節錄段落:
_____

RNA聚合酶(RNA Polymerase)(II)
RNA聚合酶(RNA Polymerase)(II)
國立新莊高級中學陳偉民退休教師/國立台灣師範大學化學系葉名倉教授責任編輯
RNA聚合酶的作用
結合與起始期
在原核生物中,RNA聚合酶的結合,包含α次單元辨認出DNA的上游單元(upstream element)(40至-70鹼基對),以及σ因子辨認出-10至-35區塊。有數個σ因子調控基因表現。舉例而言,在正常條件下,σ70會表現,使RNAP與管家基因結合,而σ32誘使RNAP與熱休克基因結合。
與DNA結合之後,RNA聚合酶由閉合複合體切換成開放複合體。此一變化包括DNA兩股分離,形成解螺旋的DNA區段,長度約有13 bp(鹼基對之縮寫)。根據華生-克里克鹼基對交互作用,核苷酸和模板DNA股之間以鹼基配對。因為DNA要解旋及重旋,所以超線圈(supercoiling)在聚合酶的活性中,占有重要地位。在RNAP前方的DNA區段要解旋,有一補償性正超線圈存在。在RNAP後方的DNA區段要重旋,存在著負超線圈。
延長期
轉錄延長期包含進一步加入核糖核苷酸,以及開放式複合體變成轉錄複合體。因為RNAP與啟動子的結合很強,無法開始形成完整長度的轉錄本。此一階段的轉錄,生成較短的RNA片段,大約只有9 bp,此一步驟稱為退化轉錄。一旦RNAP開始形成較長的轉錄本,它會清除啟動子。此時,-10至-35啟動子區塊瓦解,σ因子脫離RNAP。當σ因子抓緊RNAP的適當位置時,剩餘的RNAP複合體向前移動。17-bp轉錄複合體有8-bp的DNA-RNA混成體,也就是說,有8個鹼基對參與RNA轉錄本與DNA模板股的結合。當進行轉錄時,核糖核苷酸由RNA轉錄本的3’端加入,而且RNAP複合體沿著DNA移動。雖然RNAP看起來沒有3’末端核酸酶(exonuclease)的活性,不會像DNA聚合酶那樣有校對的功能,但有證據顯示,RNAP遇到配對錯誤的鹼基對會暫停,並將錯誤更正。

_____

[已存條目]

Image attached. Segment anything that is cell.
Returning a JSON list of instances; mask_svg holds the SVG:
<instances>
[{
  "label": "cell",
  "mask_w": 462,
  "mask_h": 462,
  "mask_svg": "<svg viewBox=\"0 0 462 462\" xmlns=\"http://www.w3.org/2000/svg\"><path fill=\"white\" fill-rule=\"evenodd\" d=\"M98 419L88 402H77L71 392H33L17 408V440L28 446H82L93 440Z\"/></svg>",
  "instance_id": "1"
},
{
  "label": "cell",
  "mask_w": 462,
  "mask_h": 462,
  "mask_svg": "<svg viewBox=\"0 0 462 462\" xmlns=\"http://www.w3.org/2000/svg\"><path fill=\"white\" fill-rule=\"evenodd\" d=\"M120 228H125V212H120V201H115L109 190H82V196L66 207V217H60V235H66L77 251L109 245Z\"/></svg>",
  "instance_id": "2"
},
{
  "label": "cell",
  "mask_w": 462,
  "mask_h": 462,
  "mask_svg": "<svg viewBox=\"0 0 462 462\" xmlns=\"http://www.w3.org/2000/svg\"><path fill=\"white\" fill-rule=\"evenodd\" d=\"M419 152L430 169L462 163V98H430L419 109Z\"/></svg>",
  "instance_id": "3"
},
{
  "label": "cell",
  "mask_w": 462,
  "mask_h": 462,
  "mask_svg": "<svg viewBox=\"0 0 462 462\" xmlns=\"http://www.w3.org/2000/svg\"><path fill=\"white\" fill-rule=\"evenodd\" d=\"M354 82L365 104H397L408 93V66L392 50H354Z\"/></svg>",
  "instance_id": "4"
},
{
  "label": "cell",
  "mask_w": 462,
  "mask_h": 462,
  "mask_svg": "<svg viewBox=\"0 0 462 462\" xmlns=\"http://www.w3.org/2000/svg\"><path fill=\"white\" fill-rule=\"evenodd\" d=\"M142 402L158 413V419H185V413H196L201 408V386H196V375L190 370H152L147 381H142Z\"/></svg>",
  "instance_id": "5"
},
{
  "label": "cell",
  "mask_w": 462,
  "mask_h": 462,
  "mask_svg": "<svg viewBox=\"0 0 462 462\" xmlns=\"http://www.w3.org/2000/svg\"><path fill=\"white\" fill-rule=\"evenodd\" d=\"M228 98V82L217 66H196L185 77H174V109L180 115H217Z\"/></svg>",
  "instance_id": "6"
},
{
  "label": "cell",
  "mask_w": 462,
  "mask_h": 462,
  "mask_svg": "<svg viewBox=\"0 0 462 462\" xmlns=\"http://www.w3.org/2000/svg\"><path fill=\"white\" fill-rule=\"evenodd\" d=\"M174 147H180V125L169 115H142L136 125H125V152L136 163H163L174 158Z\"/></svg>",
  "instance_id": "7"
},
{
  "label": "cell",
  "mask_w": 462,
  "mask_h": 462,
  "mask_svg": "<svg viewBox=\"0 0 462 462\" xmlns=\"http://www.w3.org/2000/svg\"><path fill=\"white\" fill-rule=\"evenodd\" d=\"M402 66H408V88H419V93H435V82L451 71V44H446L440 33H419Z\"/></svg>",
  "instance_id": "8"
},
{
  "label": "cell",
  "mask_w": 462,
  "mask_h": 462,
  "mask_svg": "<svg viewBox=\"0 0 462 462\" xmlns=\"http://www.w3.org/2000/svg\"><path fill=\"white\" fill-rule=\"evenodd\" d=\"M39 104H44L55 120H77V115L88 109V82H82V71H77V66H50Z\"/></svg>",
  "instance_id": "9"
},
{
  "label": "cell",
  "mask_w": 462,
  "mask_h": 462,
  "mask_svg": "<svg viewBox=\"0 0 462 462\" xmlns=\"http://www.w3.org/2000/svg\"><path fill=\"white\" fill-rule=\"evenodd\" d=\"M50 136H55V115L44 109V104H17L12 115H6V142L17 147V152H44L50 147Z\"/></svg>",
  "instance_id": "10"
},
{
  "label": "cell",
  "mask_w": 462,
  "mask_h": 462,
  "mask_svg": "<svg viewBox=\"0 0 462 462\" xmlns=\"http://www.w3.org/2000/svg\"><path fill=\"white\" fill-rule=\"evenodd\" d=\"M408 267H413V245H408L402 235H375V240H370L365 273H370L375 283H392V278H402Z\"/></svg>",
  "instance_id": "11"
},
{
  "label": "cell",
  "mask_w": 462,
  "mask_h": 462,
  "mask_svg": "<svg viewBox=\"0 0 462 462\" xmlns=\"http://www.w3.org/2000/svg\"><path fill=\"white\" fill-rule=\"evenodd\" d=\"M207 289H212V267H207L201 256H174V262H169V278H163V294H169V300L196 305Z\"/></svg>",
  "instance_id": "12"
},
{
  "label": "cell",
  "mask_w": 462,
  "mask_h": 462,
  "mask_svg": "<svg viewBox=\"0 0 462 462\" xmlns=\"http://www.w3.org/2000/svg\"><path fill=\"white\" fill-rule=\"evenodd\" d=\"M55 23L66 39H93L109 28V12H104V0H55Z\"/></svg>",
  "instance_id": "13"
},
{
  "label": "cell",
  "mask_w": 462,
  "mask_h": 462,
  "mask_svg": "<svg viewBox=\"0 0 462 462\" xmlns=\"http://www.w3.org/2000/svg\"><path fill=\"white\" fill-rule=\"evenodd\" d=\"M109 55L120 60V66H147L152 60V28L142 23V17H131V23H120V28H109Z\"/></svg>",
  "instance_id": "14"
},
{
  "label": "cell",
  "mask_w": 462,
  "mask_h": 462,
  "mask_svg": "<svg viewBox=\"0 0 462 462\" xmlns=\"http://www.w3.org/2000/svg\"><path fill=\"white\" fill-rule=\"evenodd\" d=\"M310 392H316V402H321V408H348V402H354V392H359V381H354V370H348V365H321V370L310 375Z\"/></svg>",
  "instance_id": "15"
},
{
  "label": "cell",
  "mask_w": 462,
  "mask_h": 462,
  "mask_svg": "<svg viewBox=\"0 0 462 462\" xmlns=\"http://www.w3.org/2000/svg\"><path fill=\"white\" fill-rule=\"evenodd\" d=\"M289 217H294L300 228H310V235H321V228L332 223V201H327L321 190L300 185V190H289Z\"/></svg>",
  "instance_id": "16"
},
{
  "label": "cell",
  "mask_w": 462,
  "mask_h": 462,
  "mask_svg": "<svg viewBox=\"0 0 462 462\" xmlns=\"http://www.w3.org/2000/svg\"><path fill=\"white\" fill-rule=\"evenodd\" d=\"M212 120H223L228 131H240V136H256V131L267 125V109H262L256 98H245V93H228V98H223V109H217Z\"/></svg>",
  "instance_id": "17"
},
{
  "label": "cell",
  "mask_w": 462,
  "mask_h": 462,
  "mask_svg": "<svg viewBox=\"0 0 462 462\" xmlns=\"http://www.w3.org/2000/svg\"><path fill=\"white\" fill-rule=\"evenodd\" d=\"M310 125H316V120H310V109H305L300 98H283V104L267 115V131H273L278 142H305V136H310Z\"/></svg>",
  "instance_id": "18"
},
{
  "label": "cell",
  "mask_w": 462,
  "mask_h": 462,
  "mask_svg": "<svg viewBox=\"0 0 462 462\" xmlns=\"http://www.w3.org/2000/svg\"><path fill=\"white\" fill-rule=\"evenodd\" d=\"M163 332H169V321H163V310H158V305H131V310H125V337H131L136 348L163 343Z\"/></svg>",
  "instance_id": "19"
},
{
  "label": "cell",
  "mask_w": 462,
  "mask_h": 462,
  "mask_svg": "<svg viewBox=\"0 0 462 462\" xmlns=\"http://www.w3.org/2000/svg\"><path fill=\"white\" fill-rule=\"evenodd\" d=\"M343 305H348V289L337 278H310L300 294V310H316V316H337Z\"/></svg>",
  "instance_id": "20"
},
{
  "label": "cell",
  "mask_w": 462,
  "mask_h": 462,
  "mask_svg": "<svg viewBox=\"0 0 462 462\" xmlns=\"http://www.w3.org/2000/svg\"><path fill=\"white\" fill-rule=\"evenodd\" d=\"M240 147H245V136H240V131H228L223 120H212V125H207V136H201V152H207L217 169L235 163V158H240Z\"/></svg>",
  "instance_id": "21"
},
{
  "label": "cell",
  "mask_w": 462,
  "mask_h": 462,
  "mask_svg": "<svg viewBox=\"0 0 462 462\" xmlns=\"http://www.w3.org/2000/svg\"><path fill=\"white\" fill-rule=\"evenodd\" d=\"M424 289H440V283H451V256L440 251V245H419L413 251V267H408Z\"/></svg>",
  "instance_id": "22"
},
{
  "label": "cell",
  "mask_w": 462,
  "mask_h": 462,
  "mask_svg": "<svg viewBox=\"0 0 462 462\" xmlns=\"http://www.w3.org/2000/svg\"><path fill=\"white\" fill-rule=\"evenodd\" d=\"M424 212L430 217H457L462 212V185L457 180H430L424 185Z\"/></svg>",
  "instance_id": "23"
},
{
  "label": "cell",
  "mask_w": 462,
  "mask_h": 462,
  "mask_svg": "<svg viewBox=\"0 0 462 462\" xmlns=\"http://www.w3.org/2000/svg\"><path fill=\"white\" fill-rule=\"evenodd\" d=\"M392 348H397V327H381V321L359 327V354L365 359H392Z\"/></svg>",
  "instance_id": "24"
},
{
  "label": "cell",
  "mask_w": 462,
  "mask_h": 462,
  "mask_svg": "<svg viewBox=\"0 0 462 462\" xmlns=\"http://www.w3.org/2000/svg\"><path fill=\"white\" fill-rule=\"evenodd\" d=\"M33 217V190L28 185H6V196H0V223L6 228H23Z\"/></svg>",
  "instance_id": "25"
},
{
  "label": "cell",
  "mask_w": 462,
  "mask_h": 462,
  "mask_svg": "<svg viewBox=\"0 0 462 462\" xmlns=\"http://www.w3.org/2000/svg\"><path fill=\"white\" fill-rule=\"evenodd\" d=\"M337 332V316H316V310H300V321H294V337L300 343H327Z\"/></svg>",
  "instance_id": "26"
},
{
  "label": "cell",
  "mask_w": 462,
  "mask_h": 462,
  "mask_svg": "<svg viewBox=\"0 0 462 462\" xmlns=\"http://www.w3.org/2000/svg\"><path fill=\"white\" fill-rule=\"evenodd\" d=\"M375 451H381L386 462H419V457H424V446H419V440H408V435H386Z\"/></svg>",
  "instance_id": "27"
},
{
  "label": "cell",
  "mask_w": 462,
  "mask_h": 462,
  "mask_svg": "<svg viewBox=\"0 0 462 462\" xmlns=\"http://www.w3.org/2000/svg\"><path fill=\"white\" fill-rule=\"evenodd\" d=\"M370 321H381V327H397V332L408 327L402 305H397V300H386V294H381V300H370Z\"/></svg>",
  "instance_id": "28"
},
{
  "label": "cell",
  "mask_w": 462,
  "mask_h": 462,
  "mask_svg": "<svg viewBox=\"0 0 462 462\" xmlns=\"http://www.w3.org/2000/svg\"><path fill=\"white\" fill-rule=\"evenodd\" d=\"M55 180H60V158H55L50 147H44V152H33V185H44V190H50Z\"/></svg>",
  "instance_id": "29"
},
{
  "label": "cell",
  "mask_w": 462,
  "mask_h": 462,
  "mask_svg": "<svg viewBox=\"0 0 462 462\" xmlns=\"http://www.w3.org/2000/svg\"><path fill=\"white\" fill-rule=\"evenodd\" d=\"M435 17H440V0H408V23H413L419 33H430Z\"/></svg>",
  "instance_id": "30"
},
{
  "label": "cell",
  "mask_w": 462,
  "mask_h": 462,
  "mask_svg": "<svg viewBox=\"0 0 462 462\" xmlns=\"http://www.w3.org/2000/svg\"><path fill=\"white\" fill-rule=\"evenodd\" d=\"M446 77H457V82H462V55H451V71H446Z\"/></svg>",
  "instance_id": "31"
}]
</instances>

_____

練習: 將節錄段落中的一段原文照抄一遍:從含有「國立新莊高級中學陳偉民退休教師/國立台灣師範大學化學系葉名倉教授責任編輯」的字句開始,抄到「使RNAP與熱休克基因結合。」為止。

參考解答:
國立新莊高級中學陳偉民退休教師/國立台灣師範大學化學系葉名倉教授責任編輯
RNA聚合酶的作用
結合與起始期
在原核生物中,RNA聚合酶的結合,包含α次單元辨認出DNA的上游單元(upstream element)(40至-70鹼基對),以及σ因子辨認出-10至-35區塊。有數個σ因子調控基因表現。舉例而言,在正常條件下,σ70會表現,使RNAP與管家基因結合,而σ32誘使RNAP與熱休克基因結合。